Czego możemy się spodziewać po Horizon 3?
Jeśli Sony rzeczywiście odsłoni karty na TGA, to możemy zakładać, że gra: przeniesie nas do nowego regionu (mówi się o ogromnej, tropikalnej przestrzeni z o wiele bardziej agresywnym ekosystemem maszyn), pociągnie dalej wątek Nemesisa, który był bombą z opóźnionym zapłonem na końcu Forbidden West: Burning Shores, rozwinie mobilność i system walki - bo po tym, jak Aloy opanowała lot, pływanie i latanie na robotycznych ptakach, trudno będzie wrócić do zwykłego skradania w krzakach, postawi większy nacisk na „żyjący świat”, z dynamicznymi frakcjami oraz maszynami polującymi nie tylko na ludzi, ale również na siebie nawzajem.

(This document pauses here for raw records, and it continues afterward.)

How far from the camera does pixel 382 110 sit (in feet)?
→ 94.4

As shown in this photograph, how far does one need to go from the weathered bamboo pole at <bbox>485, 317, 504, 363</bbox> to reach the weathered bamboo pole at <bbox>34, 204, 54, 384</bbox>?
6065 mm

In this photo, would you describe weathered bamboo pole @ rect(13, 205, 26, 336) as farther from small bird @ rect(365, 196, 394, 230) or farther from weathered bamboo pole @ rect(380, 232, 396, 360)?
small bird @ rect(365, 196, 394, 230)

I tak, prawdopodobnie dostaniemy też nowe, jeszcze większe bestie.
Bo jak wszyscy wiemy, Horizon bez „kolejnej, dwa razy większej maszyno-żyrafy” nie istnieje.
Czy to już moment, żeby odpalać popcorn?
W skrócie - tak.
Hype jest uzasadniony, bo Guerrilla od lat trzyma bardzo równą formę, a Sony potrzebuje mocnego, ekskluzywnego uderzenia, by rozkręcić przyszły rok. Horizon 3 byłoby idealnym kandydatem: rozpoznawalna marka, moloch technologiczny i seria, która za każdym razem próbuje przebić samą siebie.
Nie będzie więc przesadą stwierdzenie, że TGA 2025 może stać się nocą Aloy.
A jeśli nie? Cóż… wtedy gracze spalą Twittera, Reddita i pół PlayStation Bloga - ale wiesz, standard.